::: GIVEN TEXT
We have not earned substantial revenues
from our drug candidates and are therefore considered to be in the development
stage. The continuation of our research and development activities
and the commercialization of the targeted therapeutic products are dependent
upon our ability to successfully finance and complete our research and
development programs through a combination of equity financing and payments from
strategic partners. We have no current sources of payments from
strategic partners. In addition, we will need to repay or refinance
the secured convertible debentures on their maturity should the holder not
choose to convert the debentures into common shares. There can be no
assurance that additional funding will be available at all or on acceptable
terms to permit further clinical development of our products or to repay the
convertible debentures on maturity. If we are not able to raise
additional funds, we may not be able to continue as a going concern and realize
our assets and pay our liabilities as they fall due. The financial
statements do not reflect adjustments that would be necessary if the going
concern assumption were not appropriate. If the going concern basis
were not appropriate for our financial statements, then adjustments would be
necessary in the carrying value of the assets and liabilities, the reported
revenues and expenses and the balance sheet classifications
used.
Management believes that the Company’s
current level of cash and cash equivalents and short term investments will be
sufficient to execute the Company’s current planned expenditures for the next
twelve months; however, the debt obligation is due in October 2009 and the
Company currently does not have the cash and cash equivalents to satisfy this
obligation. If the
Company is not able to raise additional funds, it may not be able to continue as
a going concern and realize its assets and pay its liabilities as they fall due.
::::::
::: DATASET CONTENT
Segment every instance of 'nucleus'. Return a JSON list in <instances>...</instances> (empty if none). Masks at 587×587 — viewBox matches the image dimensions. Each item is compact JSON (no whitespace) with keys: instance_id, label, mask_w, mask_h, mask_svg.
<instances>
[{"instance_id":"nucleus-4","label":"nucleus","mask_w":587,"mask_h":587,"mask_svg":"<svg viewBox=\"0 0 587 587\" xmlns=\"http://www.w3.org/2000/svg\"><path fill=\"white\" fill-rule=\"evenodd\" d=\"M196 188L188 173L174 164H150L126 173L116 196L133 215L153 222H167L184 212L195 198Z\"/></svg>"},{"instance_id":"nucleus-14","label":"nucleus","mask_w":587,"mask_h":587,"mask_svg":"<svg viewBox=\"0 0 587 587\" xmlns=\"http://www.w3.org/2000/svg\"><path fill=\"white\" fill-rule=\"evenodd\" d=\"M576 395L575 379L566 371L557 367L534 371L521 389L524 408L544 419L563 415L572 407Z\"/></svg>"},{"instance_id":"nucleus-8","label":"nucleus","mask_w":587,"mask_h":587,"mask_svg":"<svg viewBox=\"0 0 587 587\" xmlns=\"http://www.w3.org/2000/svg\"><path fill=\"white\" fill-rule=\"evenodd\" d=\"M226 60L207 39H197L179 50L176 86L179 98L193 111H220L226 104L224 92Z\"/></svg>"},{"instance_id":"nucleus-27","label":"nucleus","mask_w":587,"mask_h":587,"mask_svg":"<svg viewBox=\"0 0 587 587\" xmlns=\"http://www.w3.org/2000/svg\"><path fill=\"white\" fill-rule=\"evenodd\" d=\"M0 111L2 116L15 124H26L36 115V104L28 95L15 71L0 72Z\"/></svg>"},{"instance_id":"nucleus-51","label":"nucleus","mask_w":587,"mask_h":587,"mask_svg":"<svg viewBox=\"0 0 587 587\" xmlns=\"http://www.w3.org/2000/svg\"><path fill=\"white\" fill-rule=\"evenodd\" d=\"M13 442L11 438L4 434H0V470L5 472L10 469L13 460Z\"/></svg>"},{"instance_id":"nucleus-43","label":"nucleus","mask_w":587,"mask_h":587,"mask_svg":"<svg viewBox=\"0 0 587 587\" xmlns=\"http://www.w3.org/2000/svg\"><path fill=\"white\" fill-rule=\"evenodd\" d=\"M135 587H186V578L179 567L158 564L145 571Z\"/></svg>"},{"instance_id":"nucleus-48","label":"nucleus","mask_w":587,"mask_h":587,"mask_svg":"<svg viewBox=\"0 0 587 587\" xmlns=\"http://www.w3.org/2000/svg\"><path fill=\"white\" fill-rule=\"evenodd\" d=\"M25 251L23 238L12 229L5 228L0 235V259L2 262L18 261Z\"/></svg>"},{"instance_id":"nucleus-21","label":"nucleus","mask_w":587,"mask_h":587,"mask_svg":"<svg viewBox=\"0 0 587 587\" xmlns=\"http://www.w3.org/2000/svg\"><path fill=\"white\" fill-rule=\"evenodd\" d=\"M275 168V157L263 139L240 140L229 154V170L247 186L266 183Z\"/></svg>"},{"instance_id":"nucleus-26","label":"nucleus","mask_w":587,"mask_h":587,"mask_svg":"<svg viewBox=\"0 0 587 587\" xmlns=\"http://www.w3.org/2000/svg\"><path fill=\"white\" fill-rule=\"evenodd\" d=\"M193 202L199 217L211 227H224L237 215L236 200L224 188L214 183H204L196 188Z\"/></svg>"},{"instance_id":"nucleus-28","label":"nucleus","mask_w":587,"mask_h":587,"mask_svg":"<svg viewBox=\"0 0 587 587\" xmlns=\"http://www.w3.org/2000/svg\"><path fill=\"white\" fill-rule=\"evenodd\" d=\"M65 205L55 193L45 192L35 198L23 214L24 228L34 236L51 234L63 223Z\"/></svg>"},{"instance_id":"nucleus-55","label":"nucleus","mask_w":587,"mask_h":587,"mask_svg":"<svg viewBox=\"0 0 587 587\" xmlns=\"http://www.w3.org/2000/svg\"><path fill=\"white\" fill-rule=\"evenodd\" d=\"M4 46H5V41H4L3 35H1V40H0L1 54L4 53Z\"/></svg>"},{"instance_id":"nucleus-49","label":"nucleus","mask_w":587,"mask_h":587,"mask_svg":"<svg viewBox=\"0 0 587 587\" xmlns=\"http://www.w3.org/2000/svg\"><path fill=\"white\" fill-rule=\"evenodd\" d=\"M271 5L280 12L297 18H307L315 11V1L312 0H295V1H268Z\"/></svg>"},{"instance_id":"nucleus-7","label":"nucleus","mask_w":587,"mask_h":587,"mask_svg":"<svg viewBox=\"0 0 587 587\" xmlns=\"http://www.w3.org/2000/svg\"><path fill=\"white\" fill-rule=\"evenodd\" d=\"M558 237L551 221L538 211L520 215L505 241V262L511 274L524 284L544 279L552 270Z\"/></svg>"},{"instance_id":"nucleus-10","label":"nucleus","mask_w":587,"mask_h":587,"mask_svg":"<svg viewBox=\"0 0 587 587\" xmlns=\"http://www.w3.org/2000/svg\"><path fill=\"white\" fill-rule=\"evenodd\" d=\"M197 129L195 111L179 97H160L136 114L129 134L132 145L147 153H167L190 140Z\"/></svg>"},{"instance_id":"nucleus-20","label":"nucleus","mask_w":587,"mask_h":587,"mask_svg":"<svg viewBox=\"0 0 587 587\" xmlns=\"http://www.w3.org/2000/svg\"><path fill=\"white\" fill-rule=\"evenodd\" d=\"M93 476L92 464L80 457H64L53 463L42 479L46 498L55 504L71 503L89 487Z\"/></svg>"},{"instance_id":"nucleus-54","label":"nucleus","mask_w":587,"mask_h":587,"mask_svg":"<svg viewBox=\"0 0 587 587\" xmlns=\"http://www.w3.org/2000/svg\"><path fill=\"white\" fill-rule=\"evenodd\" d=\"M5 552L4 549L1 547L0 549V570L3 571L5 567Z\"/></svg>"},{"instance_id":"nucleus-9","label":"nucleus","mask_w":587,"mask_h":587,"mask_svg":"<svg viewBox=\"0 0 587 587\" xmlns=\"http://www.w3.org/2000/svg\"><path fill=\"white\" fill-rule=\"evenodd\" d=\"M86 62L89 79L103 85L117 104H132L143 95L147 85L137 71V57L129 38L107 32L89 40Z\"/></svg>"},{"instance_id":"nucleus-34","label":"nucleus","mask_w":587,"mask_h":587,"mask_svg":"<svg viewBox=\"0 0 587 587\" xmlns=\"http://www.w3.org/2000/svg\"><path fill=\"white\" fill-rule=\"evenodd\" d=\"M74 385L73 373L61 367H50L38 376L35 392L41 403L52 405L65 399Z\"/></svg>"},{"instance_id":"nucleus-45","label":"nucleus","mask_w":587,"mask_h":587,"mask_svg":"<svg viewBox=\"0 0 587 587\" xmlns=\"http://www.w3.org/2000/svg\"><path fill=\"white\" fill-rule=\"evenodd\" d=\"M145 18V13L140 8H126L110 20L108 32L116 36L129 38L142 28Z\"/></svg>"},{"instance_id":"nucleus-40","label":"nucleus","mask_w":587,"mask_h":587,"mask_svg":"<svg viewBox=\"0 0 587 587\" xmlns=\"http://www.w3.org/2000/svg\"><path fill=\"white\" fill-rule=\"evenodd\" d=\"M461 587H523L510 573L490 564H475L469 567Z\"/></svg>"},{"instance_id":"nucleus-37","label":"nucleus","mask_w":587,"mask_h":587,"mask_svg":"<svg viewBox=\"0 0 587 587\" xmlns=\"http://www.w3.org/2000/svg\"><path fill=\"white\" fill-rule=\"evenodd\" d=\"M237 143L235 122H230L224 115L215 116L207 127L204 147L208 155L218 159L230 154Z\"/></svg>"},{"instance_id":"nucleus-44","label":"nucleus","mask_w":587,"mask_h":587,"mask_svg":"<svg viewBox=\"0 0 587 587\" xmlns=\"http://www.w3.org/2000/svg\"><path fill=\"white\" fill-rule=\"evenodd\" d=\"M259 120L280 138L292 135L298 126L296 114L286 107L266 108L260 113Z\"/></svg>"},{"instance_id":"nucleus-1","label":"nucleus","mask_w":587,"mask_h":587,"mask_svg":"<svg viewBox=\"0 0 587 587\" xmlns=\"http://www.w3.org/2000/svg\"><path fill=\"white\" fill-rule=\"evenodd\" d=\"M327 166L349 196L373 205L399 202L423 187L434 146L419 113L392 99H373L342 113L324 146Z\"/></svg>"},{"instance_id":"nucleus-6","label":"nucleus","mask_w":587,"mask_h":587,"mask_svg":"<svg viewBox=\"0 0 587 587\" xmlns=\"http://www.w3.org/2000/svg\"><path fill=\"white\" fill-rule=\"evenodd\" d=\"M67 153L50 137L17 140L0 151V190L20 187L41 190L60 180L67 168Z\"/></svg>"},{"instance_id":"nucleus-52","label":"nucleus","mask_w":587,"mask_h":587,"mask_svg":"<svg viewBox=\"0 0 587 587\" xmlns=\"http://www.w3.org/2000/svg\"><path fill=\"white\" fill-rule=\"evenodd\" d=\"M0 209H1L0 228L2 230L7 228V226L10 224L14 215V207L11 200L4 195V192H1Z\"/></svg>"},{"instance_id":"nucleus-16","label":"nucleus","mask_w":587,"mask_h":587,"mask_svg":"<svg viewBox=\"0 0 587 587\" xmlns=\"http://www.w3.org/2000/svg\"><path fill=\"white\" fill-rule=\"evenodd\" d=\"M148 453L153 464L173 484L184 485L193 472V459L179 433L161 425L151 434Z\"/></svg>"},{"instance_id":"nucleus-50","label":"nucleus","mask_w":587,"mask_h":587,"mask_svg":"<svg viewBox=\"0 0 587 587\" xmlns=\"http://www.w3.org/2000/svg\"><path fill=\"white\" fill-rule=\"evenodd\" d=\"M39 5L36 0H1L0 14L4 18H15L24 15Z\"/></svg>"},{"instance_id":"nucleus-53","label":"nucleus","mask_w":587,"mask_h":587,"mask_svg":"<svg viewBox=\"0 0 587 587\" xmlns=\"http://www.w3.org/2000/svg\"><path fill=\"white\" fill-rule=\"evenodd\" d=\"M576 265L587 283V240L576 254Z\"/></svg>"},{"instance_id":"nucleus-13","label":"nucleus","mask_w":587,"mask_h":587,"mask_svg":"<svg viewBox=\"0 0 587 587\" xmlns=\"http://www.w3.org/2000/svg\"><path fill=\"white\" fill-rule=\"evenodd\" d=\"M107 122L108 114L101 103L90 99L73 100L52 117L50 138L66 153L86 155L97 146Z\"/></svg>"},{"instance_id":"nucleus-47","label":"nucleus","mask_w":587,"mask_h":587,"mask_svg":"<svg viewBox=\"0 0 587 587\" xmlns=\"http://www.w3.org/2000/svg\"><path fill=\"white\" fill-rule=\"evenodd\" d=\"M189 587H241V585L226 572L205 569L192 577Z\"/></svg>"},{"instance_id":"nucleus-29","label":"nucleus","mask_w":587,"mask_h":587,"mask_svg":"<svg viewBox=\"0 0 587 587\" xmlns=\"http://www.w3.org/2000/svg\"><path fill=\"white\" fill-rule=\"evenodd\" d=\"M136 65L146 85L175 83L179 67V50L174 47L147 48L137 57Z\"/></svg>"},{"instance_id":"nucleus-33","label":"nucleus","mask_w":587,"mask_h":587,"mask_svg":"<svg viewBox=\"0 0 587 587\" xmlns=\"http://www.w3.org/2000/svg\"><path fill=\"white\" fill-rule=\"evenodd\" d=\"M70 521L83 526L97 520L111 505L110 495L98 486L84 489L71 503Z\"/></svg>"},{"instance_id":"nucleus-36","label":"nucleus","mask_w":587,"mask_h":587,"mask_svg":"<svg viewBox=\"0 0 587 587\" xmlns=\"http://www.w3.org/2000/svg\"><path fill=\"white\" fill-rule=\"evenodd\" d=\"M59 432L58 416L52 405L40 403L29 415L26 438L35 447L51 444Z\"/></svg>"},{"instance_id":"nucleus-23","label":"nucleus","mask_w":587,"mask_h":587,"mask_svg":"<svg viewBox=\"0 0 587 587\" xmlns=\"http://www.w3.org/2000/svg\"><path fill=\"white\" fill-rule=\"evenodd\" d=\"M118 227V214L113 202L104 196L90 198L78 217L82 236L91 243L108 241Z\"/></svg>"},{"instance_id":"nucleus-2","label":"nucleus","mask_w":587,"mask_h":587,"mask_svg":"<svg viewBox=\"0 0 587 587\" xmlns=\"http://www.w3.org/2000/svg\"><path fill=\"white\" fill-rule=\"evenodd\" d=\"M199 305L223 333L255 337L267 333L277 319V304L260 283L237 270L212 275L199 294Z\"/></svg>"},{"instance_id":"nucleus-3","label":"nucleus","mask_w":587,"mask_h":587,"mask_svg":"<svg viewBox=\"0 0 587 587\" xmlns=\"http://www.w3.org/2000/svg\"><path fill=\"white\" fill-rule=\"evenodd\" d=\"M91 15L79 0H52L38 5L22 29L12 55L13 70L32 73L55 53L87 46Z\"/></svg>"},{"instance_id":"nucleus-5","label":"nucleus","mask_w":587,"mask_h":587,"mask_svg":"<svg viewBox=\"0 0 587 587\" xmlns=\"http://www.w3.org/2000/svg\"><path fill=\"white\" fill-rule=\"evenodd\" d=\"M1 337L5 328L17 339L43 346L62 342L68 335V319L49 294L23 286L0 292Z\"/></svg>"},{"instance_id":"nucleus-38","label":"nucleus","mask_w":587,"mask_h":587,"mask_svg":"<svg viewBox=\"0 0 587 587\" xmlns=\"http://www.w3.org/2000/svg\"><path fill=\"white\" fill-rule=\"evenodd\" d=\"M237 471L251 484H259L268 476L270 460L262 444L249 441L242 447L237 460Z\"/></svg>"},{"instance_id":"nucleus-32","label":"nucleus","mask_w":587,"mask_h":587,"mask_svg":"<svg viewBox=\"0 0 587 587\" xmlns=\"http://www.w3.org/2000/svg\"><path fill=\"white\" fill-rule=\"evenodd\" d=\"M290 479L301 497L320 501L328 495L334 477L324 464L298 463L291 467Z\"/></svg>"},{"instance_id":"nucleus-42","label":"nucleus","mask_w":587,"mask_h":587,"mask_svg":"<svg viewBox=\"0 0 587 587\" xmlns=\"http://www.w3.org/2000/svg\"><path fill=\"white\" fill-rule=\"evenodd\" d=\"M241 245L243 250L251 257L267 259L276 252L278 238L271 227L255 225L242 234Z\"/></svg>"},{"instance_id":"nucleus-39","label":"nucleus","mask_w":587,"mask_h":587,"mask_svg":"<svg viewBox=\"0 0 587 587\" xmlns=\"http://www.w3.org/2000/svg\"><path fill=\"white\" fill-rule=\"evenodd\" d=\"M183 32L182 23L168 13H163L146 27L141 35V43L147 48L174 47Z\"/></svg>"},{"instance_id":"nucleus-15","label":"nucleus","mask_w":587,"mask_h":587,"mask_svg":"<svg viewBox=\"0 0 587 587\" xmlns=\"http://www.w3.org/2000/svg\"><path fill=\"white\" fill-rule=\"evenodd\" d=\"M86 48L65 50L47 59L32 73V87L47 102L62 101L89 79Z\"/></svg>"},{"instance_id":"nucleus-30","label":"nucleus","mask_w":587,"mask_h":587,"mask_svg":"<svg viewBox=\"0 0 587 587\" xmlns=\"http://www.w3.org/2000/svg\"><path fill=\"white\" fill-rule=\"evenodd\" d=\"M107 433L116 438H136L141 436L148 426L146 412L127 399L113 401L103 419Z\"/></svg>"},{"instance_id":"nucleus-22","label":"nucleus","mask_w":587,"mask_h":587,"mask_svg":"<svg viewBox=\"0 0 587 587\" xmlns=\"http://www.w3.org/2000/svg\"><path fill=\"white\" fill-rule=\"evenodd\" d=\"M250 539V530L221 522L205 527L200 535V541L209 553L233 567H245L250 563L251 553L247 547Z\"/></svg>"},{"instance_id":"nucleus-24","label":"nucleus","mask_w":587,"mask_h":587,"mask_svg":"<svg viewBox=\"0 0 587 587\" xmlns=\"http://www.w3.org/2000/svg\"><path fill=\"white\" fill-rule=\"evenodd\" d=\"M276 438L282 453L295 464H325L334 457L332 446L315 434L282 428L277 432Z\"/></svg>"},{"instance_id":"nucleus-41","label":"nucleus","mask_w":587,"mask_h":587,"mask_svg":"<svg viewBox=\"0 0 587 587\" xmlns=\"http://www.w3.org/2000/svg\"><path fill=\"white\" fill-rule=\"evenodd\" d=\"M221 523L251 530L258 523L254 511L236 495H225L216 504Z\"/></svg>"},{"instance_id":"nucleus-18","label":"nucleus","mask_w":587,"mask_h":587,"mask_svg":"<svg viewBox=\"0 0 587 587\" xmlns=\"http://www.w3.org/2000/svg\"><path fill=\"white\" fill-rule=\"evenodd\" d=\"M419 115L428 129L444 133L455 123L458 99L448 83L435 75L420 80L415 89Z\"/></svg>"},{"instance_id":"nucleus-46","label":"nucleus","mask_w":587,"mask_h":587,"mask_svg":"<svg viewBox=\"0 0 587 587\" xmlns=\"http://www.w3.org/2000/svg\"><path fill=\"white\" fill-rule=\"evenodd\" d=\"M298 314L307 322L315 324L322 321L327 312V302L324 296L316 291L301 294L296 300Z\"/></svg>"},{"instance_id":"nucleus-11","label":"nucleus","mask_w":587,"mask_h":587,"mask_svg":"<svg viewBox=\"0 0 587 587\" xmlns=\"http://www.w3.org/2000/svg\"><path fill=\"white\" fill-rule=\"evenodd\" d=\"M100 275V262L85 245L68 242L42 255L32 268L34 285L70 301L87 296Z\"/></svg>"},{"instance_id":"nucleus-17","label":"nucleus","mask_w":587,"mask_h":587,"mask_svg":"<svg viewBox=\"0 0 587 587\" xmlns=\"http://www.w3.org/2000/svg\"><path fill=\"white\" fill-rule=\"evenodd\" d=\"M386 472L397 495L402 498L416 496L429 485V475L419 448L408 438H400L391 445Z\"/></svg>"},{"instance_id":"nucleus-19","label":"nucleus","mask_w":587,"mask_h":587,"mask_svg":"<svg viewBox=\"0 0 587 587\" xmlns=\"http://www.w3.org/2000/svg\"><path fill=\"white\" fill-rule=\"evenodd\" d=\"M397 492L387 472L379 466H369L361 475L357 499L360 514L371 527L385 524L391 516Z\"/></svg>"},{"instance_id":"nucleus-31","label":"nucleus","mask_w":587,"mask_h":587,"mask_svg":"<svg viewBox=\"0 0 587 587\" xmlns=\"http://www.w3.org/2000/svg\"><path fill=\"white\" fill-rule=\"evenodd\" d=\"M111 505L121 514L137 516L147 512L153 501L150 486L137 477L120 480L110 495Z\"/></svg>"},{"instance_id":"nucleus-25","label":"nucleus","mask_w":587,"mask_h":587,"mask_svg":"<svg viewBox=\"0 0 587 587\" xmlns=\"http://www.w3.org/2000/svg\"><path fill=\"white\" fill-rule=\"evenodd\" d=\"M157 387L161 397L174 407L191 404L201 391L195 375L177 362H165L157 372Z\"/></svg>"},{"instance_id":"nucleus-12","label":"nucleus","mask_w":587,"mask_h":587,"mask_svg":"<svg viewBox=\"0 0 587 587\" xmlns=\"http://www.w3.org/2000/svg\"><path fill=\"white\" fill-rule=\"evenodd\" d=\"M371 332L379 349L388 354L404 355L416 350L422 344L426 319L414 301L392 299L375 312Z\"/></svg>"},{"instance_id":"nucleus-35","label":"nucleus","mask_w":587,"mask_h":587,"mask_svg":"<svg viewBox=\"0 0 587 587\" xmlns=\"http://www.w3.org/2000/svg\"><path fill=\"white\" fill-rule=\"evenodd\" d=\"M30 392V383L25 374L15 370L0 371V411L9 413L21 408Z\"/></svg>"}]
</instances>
::::::
* [WORK INSTRUCTION 1]
In the financing text, why is the company considered to be in the development stage?
* [WORK INSTRUCTION 2]
Rewrite the financing text from "Management believes that" up to and including "its liabilities as they fall due.", substituting "eighteen months" for "twelve months".
Rely only on the financing text, not on the listing.

* [EXERCISE SOLUTION 1]
The company is considered to be in the development stage because it has not earned substantial revenues from its drug candidates.

* [EXERCISE SOLUTION 2]
Management believes that the Company’s
current level of cash and cash equivalents and short term investments will be
sufficient to execute the Company’s current planned expenditures for the next
eighteen months; however, the debt obligation is due in October 2009 and the
Company currently does not have the cash and cash equivalents to satisfy this
obligation. If the
Company is not able to raise additional funds, it may not be able to continue as
a going concern and realize its assets and pay its liabilities as they fall due.